Un’ultima cosa devo dirla sullo stile semplice, diretto, immediato, privo di qualsiasi retorica che lo scrittore americano imprime alle sue opere, ricche di un umorismo mai villano, sempre presente e dosato nelle giuste quantità. Umorismo impensabile e mai scontato. Umorismo che porta leggerezza ad una lettura da bere in un sorso. Umorismo che ti fa amare i personaggi, la storia, e Westlake in particolare. Umorismo che puoi leggere anche quando hai le palle rotte e il morale irreversibilmente sotto i tacchi.

In conclusione consiglio questo libro, o un libro qualsiasi di Westlake con Dortmunder e la sua banda, per riconciliarsi al piacere della lettura proprio quando tutto il mondo intorno a te gira da schifo, e parlo per esperienza diretta.

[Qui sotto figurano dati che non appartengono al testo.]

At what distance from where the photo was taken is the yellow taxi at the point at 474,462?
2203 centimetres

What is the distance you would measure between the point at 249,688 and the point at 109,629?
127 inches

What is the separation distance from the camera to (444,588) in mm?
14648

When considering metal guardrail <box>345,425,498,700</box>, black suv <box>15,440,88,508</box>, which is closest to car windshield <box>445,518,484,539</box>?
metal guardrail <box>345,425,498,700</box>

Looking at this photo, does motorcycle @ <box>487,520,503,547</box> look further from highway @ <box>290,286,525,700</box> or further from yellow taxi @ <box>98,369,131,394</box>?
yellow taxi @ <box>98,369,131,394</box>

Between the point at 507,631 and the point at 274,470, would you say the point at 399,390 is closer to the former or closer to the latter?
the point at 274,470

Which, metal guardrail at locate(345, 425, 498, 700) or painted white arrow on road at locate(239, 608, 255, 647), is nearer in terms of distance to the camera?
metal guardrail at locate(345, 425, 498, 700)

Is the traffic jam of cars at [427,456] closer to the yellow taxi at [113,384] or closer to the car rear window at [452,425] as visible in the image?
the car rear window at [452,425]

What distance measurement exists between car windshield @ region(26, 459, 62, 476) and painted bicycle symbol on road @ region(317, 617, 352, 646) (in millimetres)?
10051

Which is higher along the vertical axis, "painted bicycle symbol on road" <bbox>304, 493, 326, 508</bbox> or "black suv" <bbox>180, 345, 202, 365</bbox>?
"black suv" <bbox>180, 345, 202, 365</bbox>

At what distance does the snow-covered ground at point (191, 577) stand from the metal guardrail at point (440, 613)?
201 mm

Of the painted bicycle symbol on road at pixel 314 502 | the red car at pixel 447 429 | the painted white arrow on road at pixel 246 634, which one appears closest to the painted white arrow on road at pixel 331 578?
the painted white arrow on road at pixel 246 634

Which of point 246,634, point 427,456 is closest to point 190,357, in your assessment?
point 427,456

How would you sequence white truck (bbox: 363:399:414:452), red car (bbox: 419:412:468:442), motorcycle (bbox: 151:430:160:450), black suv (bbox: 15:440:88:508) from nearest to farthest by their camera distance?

Ah, dimenticavo, la traduzione è di Andrea Carlo Cappi. Un gran bel lavoro che ha reso appieno lo spirito e gli intenti dello scrittore americano, indubbiamente la migliore traduzione dei Dortmunder nel sottile tratto psicologico del protagonista.

PS
Però su questo Westlake c’è un piccolo difetto che si concreta nell’eccessivo indugio nelle descrizioni dei percorsi stradali di New York city e zone limitrofe. Forse particolari piacevoli per gli americani del luogo, ma troppo distanti per noi europei intrisi di storia dell’arte ad ogni cento metri.